One teacher says she found herself forced to make a heartbreaking decision for her health. Did she want to continue working in Detroit Public Schools for the sake of the kids? Or take a new job to escape a classroom she believes is making her sick?
“I am heartbroken,” said Nancy Muerhoff, a kindergarten teacher at Carleton Elementary in Detroit. “You get so attached to them.”
Muerhoff sent a letter home to parents letting them know she had accepted a new job, and this was her last week as their children’s teacher.
“I had one parent come in in tears,” said Muerhoff, in tears herself.
She says she would have stayed if she had more support, better health benefits, and a healthier room. She calls her classroom, room 108, the room from hell.
“That leak has been there three years. I cleaned it up this morning. It drips constantly down on the table,” said Muerhoff pointing to a constant flow of dripping water from her ceiling.
“I don’t know what it is.

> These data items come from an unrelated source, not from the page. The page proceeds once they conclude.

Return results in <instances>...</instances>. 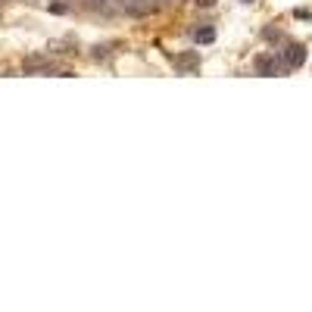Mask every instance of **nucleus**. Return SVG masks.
<instances>
[{
  "label": "nucleus",
  "mask_w": 312,
  "mask_h": 312,
  "mask_svg": "<svg viewBox=\"0 0 312 312\" xmlns=\"http://www.w3.org/2000/svg\"><path fill=\"white\" fill-rule=\"evenodd\" d=\"M194 41H197V44H212L215 41V31L212 28H197V31H194Z\"/></svg>",
  "instance_id": "obj_5"
},
{
  "label": "nucleus",
  "mask_w": 312,
  "mask_h": 312,
  "mask_svg": "<svg viewBox=\"0 0 312 312\" xmlns=\"http://www.w3.org/2000/svg\"><path fill=\"white\" fill-rule=\"evenodd\" d=\"M294 16H297V19H312V9H297Z\"/></svg>",
  "instance_id": "obj_6"
},
{
  "label": "nucleus",
  "mask_w": 312,
  "mask_h": 312,
  "mask_svg": "<svg viewBox=\"0 0 312 312\" xmlns=\"http://www.w3.org/2000/svg\"><path fill=\"white\" fill-rule=\"evenodd\" d=\"M115 6L125 9V13H134V16H141L150 9V0H115Z\"/></svg>",
  "instance_id": "obj_4"
},
{
  "label": "nucleus",
  "mask_w": 312,
  "mask_h": 312,
  "mask_svg": "<svg viewBox=\"0 0 312 312\" xmlns=\"http://www.w3.org/2000/svg\"><path fill=\"white\" fill-rule=\"evenodd\" d=\"M278 60L284 69H300L306 63V47L303 44H287L284 50H278Z\"/></svg>",
  "instance_id": "obj_1"
},
{
  "label": "nucleus",
  "mask_w": 312,
  "mask_h": 312,
  "mask_svg": "<svg viewBox=\"0 0 312 312\" xmlns=\"http://www.w3.org/2000/svg\"><path fill=\"white\" fill-rule=\"evenodd\" d=\"M244 3H253V0H244Z\"/></svg>",
  "instance_id": "obj_8"
},
{
  "label": "nucleus",
  "mask_w": 312,
  "mask_h": 312,
  "mask_svg": "<svg viewBox=\"0 0 312 312\" xmlns=\"http://www.w3.org/2000/svg\"><path fill=\"white\" fill-rule=\"evenodd\" d=\"M172 63H175L181 72H197L200 69V56L197 53H184V56H172Z\"/></svg>",
  "instance_id": "obj_3"
},
{
  "label": "nucleus",
  "mask_w": 312,
  "mask_h": 312,
  "mask_svg": "<svg viewBox=\"0 0 312 312\" xmlns=\"http://www.w3.org/2000/svg\"><path fill=\"white\" fill-rule=\"evenodd\" d=\"M256 72L259 75H278L281 72V60H278V53H259L256 56Z\"/></svg>",
  "instance_id": "obj_2"
},
{
  "label": "nucleus",
  "mask_w": 312,
  "mask_h": 312,
  "mask_svg": "<svg viewBox=\"0 0 312 312\" xmlns=\"http://www.w3.org/2000/svg\"><path fill=\"white\" fill-rule=\"evenodd\" d=\"M194 3H197V6H212L215 0H194Z\"/></svg>",
  "instance_id": "obj_7"
}]
</instances>
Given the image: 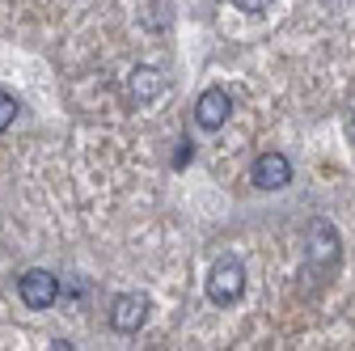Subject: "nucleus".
<instances>
[{"label": "nucleus", "mask_w": 355, "mask_h": 351, "mask_svg": "<svg viewBox=\"0 0 355 351\" xmlns=\"http://www.w3.org/2000/svg\"><path fill=\"white\" fill-rule=\"evenodd\" d=\"M161 89H165V76H161L157 68H148V64L131 68V80H127V98H131V106H148Z\"/></svg>", "instance_id": "nucleus-7"}, {"label": "nucleus", "mask_w": 355, "mask_h": 351, "mask_svg": "<svg viewBox=\"0 0 355 351\" xmlns=\"http://www.w3.org/2000/svg\"><path fill=\"white\" fill-rule=\"evenodd\" d=\"M17 119V98H9V94H0V131H5L9 123Z\"/></svg>", "instance_id": "nucleus-8"}, {"label": "nucleus", "mask_w": 355, "mask_h": 351, "mask_svg": "<svg viewBox=\"0 0 355 351\" xmlns=\"http://www.w3.org/2000/svg\"><path fill=\"white\" fill-rule=\"evenodd\" d=\"M229 114H233V98L225 94V89H203L199 94V102H195V123L203 127V131H220L229 123Z\"/></svg>", "instance_id": "nucleus-6"}, {"label": "nucleus", "mask_w": 355, "mask_h": 351, "mask_svg": "<svg viewBox=\"0 0 355 351\" xmlns=\"http://www.w3.org/2000/svg\"><path fill=\"white\" fill-rule=\"evenodd\" d=\"M233 5H237L241 13H262L266 5H271V0H233Z\"/></svg>", "instance_id": "nucleus-9"}, {"label": "nucleus", "mask_w": 355, "mask_h": 351, "mask_svg": "<svg viewBox=\"0 0 355 351\" xmlns=\"http://www.w3.org/2000/svg\"><path fill=\"white\" fill-rule=\"evenodd\" d=\"M309 262H313L318 271L338 267V233H334L326 221H313V225H309Z\"/></svg>", "instance_id": "nucleus-5"}, {"label": "nucleus", "mask_w": 355, "mask_h": 351, "mask_svg": "<svg viewBox=\"0 0 355 351\" xmlns=\"http://www.w3.org/2000/svg\"><path fill=\"white\" fill-rule=\"evenodd\" d=\"M17 292H21V300L30 305V309H51V305L60 300V280L51 275V271H26L21 275V284H17Z\"/></svg>", "instance_id": "nucleus-3"}, {"label": "nucleus", "mask_w": 355, "mask_h": 351, "mask_svg": "<svg viewBox=\"0 0 355 351\" xmlns=\"http://www.w3.org/2000/svg\"><path fill=\"white\" fill-rule=\"evenodd\" d=\"M347 136H351V144H355V119H351V123H347Z\"/></svg>", "instance_id": "nucleus-10"}, {"label": "nucleus", "mask_w": 355, "mask_h": 351, "mask_svg": "<svg viewBox=\"0 0 355 351\" xmlns=\"http://www.w3.org/2000/svg\"><path fill=\"white\" fill-rule=\"evenodd\" d=\"M250 178H254L258 191H279V187L292 182V161L284 153H262L254 161V169H250Z\"/></svg>", "instance_id": "nucleus-4"}, {"label": "nucleus", "mask_w": 355, "mask_h": 351, "mask_svg": "<svg viewBox=\"0 0 355 351\" xmlns=\"http://www.w3.org/2000/svg\"><path fill=\"white\" fill-rule=\"evenodd\" d=\"M144 318H148V296L144 292H123V296H114V305H110V330L136 334L144 326Z\"/></svg>", "instance_id": "nucleus-2"}, {"label": "nucleus", "mask_w": 355, "mask_h": 351, "mask_svg": "<svg viewBox=\"0 0 355 351\" xmlns=\"http://www.w3.org/2000/svg\"><path fill=\"white\" fill-rule=\"evenodd\" d=\"M241 292H245V267H241V258L225 254V258L211 267V275H207V296H211L216 305H233Z\"/></svg>", "instance_id": "nucleus-1"}]
</instances>
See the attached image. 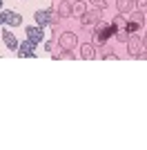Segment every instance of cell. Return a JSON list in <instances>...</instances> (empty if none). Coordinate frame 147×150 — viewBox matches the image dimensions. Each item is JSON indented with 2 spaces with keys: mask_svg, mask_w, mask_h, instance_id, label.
<instances>
[{
  "mask_svg": "<svg viewBox=\"0 0 147 150\" xmlns=\"http://www.w3.org/2000/svg\"><path fill=\"white\" fill-rule=\"evenodd\" d=\"M94 29H96V40H98V45H105L111 36H116V31H118L116 25H114L111 20L107 23V20H103V18L94 25Z\"/></svg>",
  "mask_w": 147,
  "mask_h": 150,
  "instance_id": "obj_1",
  "label": "cell"
},
{
  "mask_svg": "<svg viewBox=\"0 0 147 150\" xmlns=\"http://www.w3.org/2000/svg\"><path fill=\"white\" fill-rule=\"evenodd\" d=\"M125 16H127V27H125V31H127V34H141L143 27H145V13L134 11V13H125Z\"/></svg>",
  "mask_w": 147,
  "mask_h": 150,
  "instance_id": "obj_2",
  "label": "cell"
},
{
  "mask_svg": "<svg viewBox=\"0 0 147 150\" xmlns=\"http://www.w3.org/2000/svg\"><path fill=\"white\" fill-rule=\"evenodd\" d=\"M58 47H60V50H67V52H74L78 47V36H76L74 31H62L60 36H58Z\"/></svg>",
  "mask_w": 147,
  "mask_h": 150,
  "instance_id": "obj_3",
  "label": "cell"
},
{
  "mask_svg": "<svg viewBox=\"0 0 147 150\" xmlns=\"http://www.w3.org/2000/svg\"><path fill=\"white\" fill-rule=\"evenodd\" d=\"M100 18H103V11H100V9L89 7V9H87V11L80 16V25H83V27H94Z\"/></svg>",
  "mask_w": 147,
  "mask_h": 150,
  "instance_id": "obj_4",
  "label": "cell"
},
{
  "mask_svg": "<svg viewBox=\"0 0 147 150\" xmlns=\"http://www.w3.org/2000/svg\"><path fill=\"white\" fill-rule=\"evenodd\" d=\"M0 20L7 23V25H11V27H20L22 25V16H18V13L11 11V9H2V11H0Z\"/></svg>",
  "mask_w": 147,
  "mask_h": 150,
  "instance_id": "obj_5",
  "label": "cell"
},
{
  "mask_svg": "<svg viewBox=\"0 0 147 150\" xmlns=\"http://www.w3.org/2000/svg\"><path fill=\"white\" fill-rule=\"evenodd\" d=\"M125 45H127L129 54L136 56V54L143 50V36H141V34H129V38H127V43H125Z\"/></svg>",
  "mask_w": 147,
  "mask_h": 150,
  "instance_id": "obj_6",
  "label": "cell"
},
{
  "mask_svg": "<svg viewBox=\"0 0 147 150\" xmlns=\"http://www.w3.org/2000/svg\"><path fill=\"white\" fill-rule=\"evenodd\" d=\"M80 58H83V61H94V58H96V45L94 43H83L80 45Z\"/></svg>",
  "mask_w": 147,
  "mask_h": 150,
  "instance_id": "obj_7",
  "label": "cell"
},
{
  "mask_svg": "<svg viewBox=\"0 0 147 150\" xmlns=\"http://www.w3.org/2000/svg\"><path fill=\"white\" fill-rule=\"evenodd\" d=\"M34 47H36V43H31L29 38L24 40V43L18 45V56H27V58H34L36 56V52H34Z\"/></svg>",
  "mask_w": 147,
  "mask_h": 150,
  "instance_id": "obj_8",
  "label": "cell"
},
{
  "mask_svg": "<svg viewBox=\"0 0 147 150\" xmlns=\"http://www.w3.org/2000/svg\"><path fill=\"white\" fill-rule=\"evenodd\" d=\"M27 38H29L31 43H40L45 38V31L40 25H34V27H27Z\"/></svg>",
  "mask_w": 147,
  "mask_h": 150,
  "instance_id": "obj_9",
  "label": "cell"
},
{
  "mask_svg": "<svg viewBox=\"0 0 147 150\" xmlns=\"http://www.w3.org/2000/svg\"><path fill=\"white\" fill-rule=\"evenodd\" d=\"M136 7V0H116L118 13H132V9Z\"/></svg>",
  "mask_w": 147,
  "mask_h": 150,
  "instance_id": "obj_10",
  "label": "cell"
},
{
  "mask_svg": "<svg viewBox=\"0 0 147 150\" xmlns=\"http://www.w3.org/2000/svg\"><path fill=\"white\" fill-rule=\"evenodd\" d=\"M58 13H60L62 18H69V16H74V7L69 0H60V5H58Z\"/></svg>",
  "mask_w": 147,
  "mask_h": 150,
  "instance_id": "obj_11",
  "label": "cell"
},
{
  "mask_svg": "<svg viewBox=\"0 0 147 150\" xmlns=\"http://www.w3.org/2000/svg\"><path fill=\"white\" fill-rule=\"evenodd\" d=\"M34 20H36V25H49V11L47 9H43V11H36L34 13Z\"/></svg>",
  "mask_w": 147,
  "mask_h": 150,
  "instance_id": "obj_12",
  "label": "cell"
},
{
  "mask_svg": "<svg viewBox=\"0 0 147 150\" xmlns=\"http://www.w3.org/2000/svg\"><path fill=\"white\" fill-rule=\"evenodd\" d=\"M2 40H5V45L9 47V50H18V40L13 38V34H9V31H2Z\"/></svg>",
  "mask_w": 147,
  "mask_h": 150,
  "instance_id": "obj_13",
  "label": "cell"
},
{
  "mask_svg": "<svg viewBox=\"0 0 147 150\" xmlns=\"http://www.w3.org/2000/svg\"><path fill=\"white\" fill-rule=\"evenodd\" d=\"M47 11H49V25H51V27L60 25V20H62V16H60V13H58V11H54V7H49Z\"/></svg>",
  "mask_w": 147,
  "mask_h": 150,
  "instance_id": "obj_14",
  "label": "cell"
},
{
  "mask_svg": "<svg viewBox=\"0 0 147 150\" xmlns=\"http://www.w3.org/2000/svg\"><path fill=\"white\" fill-rule=\"evenodd\" d=\"M114 25H116V29H125L127 27V16L125 13H120V16H114V20H111Z\"/></svg>",
  "mask_w": 147,
  "mask_h": 150,
  "instance_id": "obj_15",
  "label": "cell"
},
{
  "mask_svg": "<svg viewBox=\"0 0 147 150\" xmlns=\"http://www.w3.org/2000/svg\"><path fill=\"white\" fill-rule=\"evenodd\" d=\"M74 13H76V16H83V13L87 11V2H83V0H78V2H74Z\"/></svg>",
  "mask_w": 147,
  "mask_h": 150,
  "instance_id": "obj_16",
  "label": "cell"
},
{
  "mask_svg": "<svg viewBox=\"0 0 147 150\" xmlns=\"http://www.w3.org/2000/svg\"><path fill=\"white\" fill-rule=\"evenodd\" d=\"M87 5L94 7V9H100V11H105V9H107V0H87Z\"/></svg>",
  "mask_w": 147,
  "mask_h": 150,
  "instance_id": "obj_17",
  "label": "cell"
},
{
  "mask_svg": "<svg viewBox=\"0 0 147 150\" xmlns=\"http://www.w3.org/2000/svg\"><path fill=\"white\" fill-rule=\"evenodd\" d=\"M51 58H60V61H71V58H74V54L65 50V52H60V54H51Z\"/></svg>",
  "mask_w": 147,
  "mask_h": 150,
  "instance_id": "obj_18",
  "label": "cell"
},
{
  "mask_svg": "<svg viewBox=\"0 0 147 150\" xmlns=\"http://www.w3.org/2000/svg\"><path fill=\"white\" fill-rule=\"evenodd\" d=\"M114 38H116L118 43H127L129 34H127V31H125V29H118V31H116V36H114Z\"/></svg>",
  "mask_w": 147,
  "mask_h": 150,
  "instance_id": "obj_19",
  "label": "cell"
},
{
  "mask_svg": "<svg viewBox=\"0 0 147 150\" xmlns=\"http://www.w3.org/2000/svg\"><path fill=\"white\" fill-rule=\"evenodd\" d=\"M136 7H138V11L147 13V0H136Z\"/></svg>",
  "mask_w": 147,
  "mask_h": 150,
  "instance_id": "obj_20",
  "label": "cell"
},
{
  "mask_svg": "<svg viewBox=\"0 0 147 150\" xmlns=\"http://www.w3.org/2000/svg\"><path fill=\"white\" fill-rule=\"evenodd\" d=\"M45 50H47V52H54L56 50V43H54V40H49V43L45 45Z\"/></svg>",
  "mask_w": 147,
  "mask_h": 150,
  "instance_id": "obj_21",
  "label": "cell"
},
{
  "mask_svg": "<svg viewBox=\"0 0 147 150\" xmlns=\"http://www.w3.org/2000/svg\"><path fill=\"white\" fill-rule=\"evenodd\" d=\"M143 50H147V34L143 36Z\"/></svg>",
  "mask_w": 147,
  "mask_h": 150,
  "instance_id": "obj_22",
  "label": "cell"
},
{
  "mask_svg": "<svg viewBox=\"0 0 147 150\" xmlns=\"http://www.w3.org/2000/svg\"><path fill=\"white\" fill-rule=\"evenodd\" d=\"M0 9H2V0H0Z\"/></svg>",
  "mask_w": 147,
  "mask_h": 150,
  "instance_id": "obj_23",
  "label": "cell"
},
{
  "mask_svg": "<svg viewBox=\"0 0 147 150\" xmlns=\"http://www.w3.org/2000/svg\"><path fill=\"white\" fill-rule=\"evenodd\" d=\"M0 25H2V20H0Z\"/></svg>",
  "mask_w": 147,
  "mask_h": 150,
  "instance_id": "obj_24",
  "label": "cell"
}]
</instances>
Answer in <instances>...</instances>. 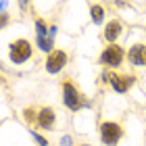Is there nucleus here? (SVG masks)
Listing matches in <instances>:
<instances>
[{
    "label": "nucleus",
    "instance_id": "obj_7",
    "mask_svg": "<svg viewBox=\"0 0 146 146\" xmlns=\"http://www.w3.org/2000/svg\"><path fill=\"white\" fill-rule=\"evenodd\" d=\"M36 121H38V125L42 129H52V127H54V111L48 109V107H44L42 111L38 113Z\"/></svg>",
    "mask_w": 146,
    "mask_h": 146
},
{
    "label": "nucleus",
    "instance_id": "obj_2",
    "mask_svg": "<svg viewBox=\"0 0 146 146\" xmlns=\"http://www.w3.org/2000/svg\"><path fill=\"white\" fill-rule=\"evenodd\" d=\"M121 127H119L117 123H111V121H104L100 125V140L102 144H107V146H115L119 140H121Z\"/></svg>",
    "mask_w": 146,
    "mask_h": 146
},
{
    "label": "nucleus",
    "instance_id": "obj_15",
    "mask_svg": "<svg viewBox=\"0 0 146 146\" xmlns=\"http://www.w3.org/2000/svg\"><path fill=\"white\" fill-rule=\"evenodd\" d=\"M6 4H9V0H0V11H4Z\"/></svg>",
    "mask_w": 146,
    "mask_h": 146
},
{
    "label": "nucleus",
    "instance_id": "obj_4",
    "mask_svg": "<svg viewBox=\"0 0 146 146\" xmlns=\"http://www.w3.org/2000/svg\"><path fill=\"white\" fill-rule=\"evenodd\" d=\"M65 63H67V54H65L63 50H52L48 54V58H46V71L48 73H58L65 67Z\"/></svg>",
    "mask_w": 146,
    "mask_h": 146
},
{
    "label": "nucleus",
    "instance_id": "obj_11",
    "mask_svg": "<svg viewBox=\"0 0 146 146\" xmlns=\"http://www.w3.org/2000/svg\"><path fill=\"white\" fill-rule=\"evenodd\" d=\"M92 21H94V23H98V25H100L102 23V19H104V9H102V6H92Z\"/></svg>",
    "mask_w": 146,
    "mask_h": 146
},
{
    "label": "nucleus",
    "instance_id": "obj_8",
    "mask_svg": "<svg viewBox=\"0 0 146 146\" xmlns=\"http://www.w3.org/2000/svg\"><path fill=\"white\" fill-rule=\"evenodd\" d=\"M127 56H129L131 65H146V46H142V44L131 46L129 52H127Z\"/></svg>",
    "mask_w": 146,
    "mask_h": 146
},
{
    "label": "nucleus",
    "instance_id": "obj_10",
    "mask_svg": "<svg viewBox=\"0 0 146 146\" xmlns=\"http://www.w3.org/2000/svg\"><path fill=\"white\" fill-rule=\"evenodd\" d=\"M119 34H121V23L119 21H113L107 25V29H104V38L109 40V42H113V40H117Z\"/></svg>",
    "mask_w": 146,
    "mask_h": 146
},
{
    "label": "nucleus",
    "instance_id": "obj_13",
    "mask_svg": "<svg viewBox=\"0 0 146 146\" xmlns=\"http://www.w3.org/2000/svg\"><path fill=\"white\" fill-rule=\"evenodd\" d=\"M6 25H9V15H6V13H2V15H0V29L6 27Z\"/></svg>",
    "mask_w": 146,
    "mask_h": 146
},
{
    "label": "nucleus",
    "instance_id": "obj_3",
    "mask_svg": "<svg viewBox=\"0 0 146 146\" xmlns=\"http://www.w3.org/2000/svg\"><path fill=\"white\" fill-rule=\"evenodd\" d=\"M63 102L67 104L71 111L82 109V98H79L75 86H73L71 82H65V84H63Z\"/></svg>",
    "mask_w": 146,
    "mask_h": 146
},
{
    "label": "nucleus",
    "instance_id": "obj_6",
    "mask_svg": "<svg viewBox=\"0 0 146 146\" xmlns=\"http://www.w3.org/2000/svg\"><path fill=\"white\" fill-rule=\"evenodd\" d=\"M36 29H38V46L44 52H52V36H50V31L46 29V25L42 21H38Z\"/></svg>",
    "mask_w": 146,
    "mask_h": 146
},
{
    "label": "nucleus",
    "instance_id": "obj_12",
    "mask_svg": "<svg viewBox=\"0 0 146 146\" xmlns=\"http://www.w3.org/2000/svg\"><path fill=\"white\" fill-rule=\"evenodd\" d=\"M31 136H34V140L40 144V146H48V140H44V138L42 136H40V134H36V131H31Z\"/></svg>",
    "mask_w": 146,
    "mask_h": 146
},
{
    "label": "nucleus",
    "instance_id": "obj_9",
    "mask_svg": "<svg viewBox=\"0 0 146 146\" xmlns=\"http://www.w3.org/2000/svg\"><path fill=\"white\" fill-rule=\"evenodd\" d=\"M111 86H113V90L115 92H127V88L131 84H134V79L131 77H117V75H111Z\"/></svg>",
    "mask_w": 146,
    "mask_h": 146
},
{
    "label": "nucleus",
    "instance_id": "obj_14",
    "mask_svg": "<svg viewBox=\"0 0 146 146\" xmlns=\"http://www.w3.org/2000/svg\"><path fill=\"white\" fill-rule=\"evenodd\" d=\"M71 144H73L71 136H63V138H61V146H71Z\"/></svg>",
    "mask_w": 146,
    "mask_h": 146
},
{
    "label": "nucleus",
    "instance_id": "obj_17",
    "mask_svg": "<svg viewBox=\"0 0 146 146\" xmlns=\"http://www.w3.org/2000/svg\"><path fill=\"white\" fill-rule=\"evenodd\" d=\"M82 146H90V144H82Z\"/></svg>",
    "mask_w": 146,
    "mask_h": 146
},
{
    "label": "nucleus",
    "instance_id": "obj_1",
    "mask_svg": "<svg viewBox=\"0 0 146 146\" xmlns=\"http://www.w3.org/2000/svg\"><path fill=\"white\" fill-rule=\"evenodd\" d=\"M11 61L15 63V65H21V63H25L27 58L31 56V44L27 42V40H17V42H13L11 44Z\"/></svg>",
    "mask_w": 146,
    "mask_h": 146
},
{
    "label": "nucleus",
    "instance_id": "obj_5",
    "mask_svg": "<svg viewBox=\"0 0 146 146\" xmlns=\"http://www.w3.org/2000/svg\"><path fill=\"white\" fill-rule=\"evenodd\" d=\"M121 61H123V50L119 48V46H109V48L100 54V63L109 65V67H119Z\"/></svg>",
    "mask_w": 146,
    "mask_h": 146
},
{
    "label": "nucleus",
    "instance_id": "obj_16",
    "mask_svg": "<svg viewBox=\"0 0 146 146\" xmlns=\"http://www.w3.org/2000/svg\"><path fill=\"white\" fill-rule=\"evenodd\" d=\"M19 4H21L23 9H25V6H27V0H19Z\"/></svg>",
    "mask_w": 146,
    "mask_h": 146
}]
</instances>
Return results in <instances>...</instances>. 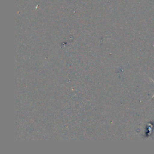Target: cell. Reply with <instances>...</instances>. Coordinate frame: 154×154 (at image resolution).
I'll return each instance as SVG.
<instances>
[{
  "label": "cell",
  "instance_id": "6da1fadb",
  "mask_svg": "<svg viewBox=\"0 0 154 154\" xmlns=\"http://www.w3.org/2000/svg\"><path fill=\"white\" fill-rule=\"evenodd\" d=\"M151 80H152V81H153V82H154V81H153V79H151ZM153 97H154V94H153V96H152V98H153Z\"/></svg>",
  "mask_w": 154,
  "mask_h": 154
}]
</instances>
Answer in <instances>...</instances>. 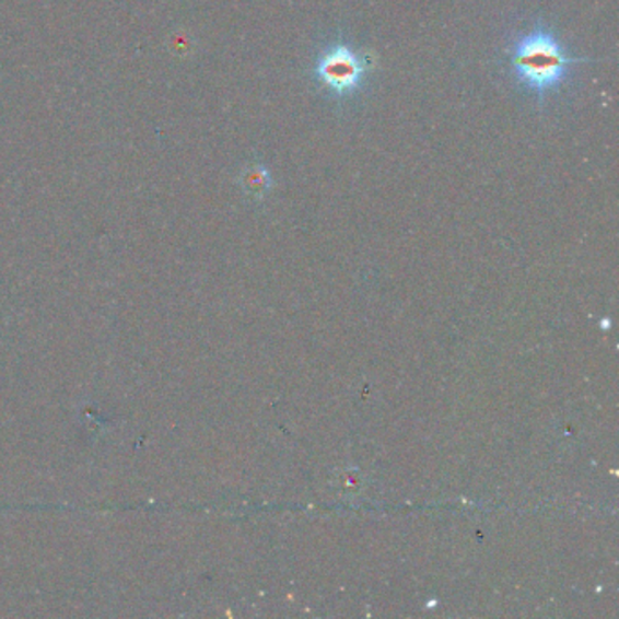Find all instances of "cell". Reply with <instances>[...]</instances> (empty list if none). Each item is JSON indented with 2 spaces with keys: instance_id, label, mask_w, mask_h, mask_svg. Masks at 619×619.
I'll list each match as a JSON object with an SVG mask.
<instances>
[{
  "instance_id": "6da1fadb",
  "label": "cell",
  "mask_w": 619,
  "mask_h": 619,
  "mask_svg": "<svg viewBox=\"0 0 619 619\" xmlns=\"http://www.w3.org/2000/svg\"><path fill=\"white\" fill-rule=\"evenodd\" d=\"M509 62L519 84L544 101L550 91L563 84L571 66L588 59L569 57L547 27L536 26L513 44Z\"/></svg>"
},
{
  "instance_id": "7a4b0ae2",
  "label": "cell",
  "mask_w": 619,
  "mask_h": 619,
  "mask_svg": "<svg viewBox=\"0 0 619 619\" xmlns=\"http://www.w3.org/2000/svg\"><path fill=\"white\" fill-rule=\"evenodd\" d=\"M367 68V60L362 55L346 43H337L316 59L315 79L331 95L346 98L360 90Z\"/></svg>"
},
{
  "instance_id": "3957f363",
  "label": "cell",
  "mask_w": 619,
  "mask_h": 619,
  "mask_svg": "<svg viewBox=\"0 0 619 619\" xmlns=\"http://www.w3.org/2000/svg\"><path fill=\"white\" fill-rule=\"evenodd\" d=\"M242 187L253 198L266 197L272 187L271 173L264 164H252L242 172Z\"/></svg>"
}]
</instances>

I know there is a bathroom above me.”
She says it smells in her room and she constantly has headaches.
Her room is also connected to an old dilapidated green house. The door to the green house doesn’t have a doorknob, insulation, or a lock. She put bags in the doorknob hole after squirrels kept getting in to her classroom.
"I have told the building manager,” said Muerhoff. “He says, 'Oh we have to get a contractor.' The contractor never comes out.”
The windows in the greenhouse are covered in a black substance. She doesn’t know if it is mold or mildew. She knows it smells and isn’t clean.
7 Action News called the health department. It immediately sent out an inspector to look at what is happening. We’re told the inspection is going to take more than a day. We will follow up on what is found.
A district spokesperson confronted 7 Action News as we left the school property. We were told Muerhoff was not authorized to show us the conditions in her room. No comment was provided as to when the conditions would be addressed.
Muerhoff says she knows her previous and current principal asked for issues to be fixed, but it never happened. She says she asked 7 Action News to share her story in the hope it leads to change for the sake of her students.
"They’re tough kids, but it is just not right. They’re the ones that lose in the whole thing. They’re not getting what they deserve.”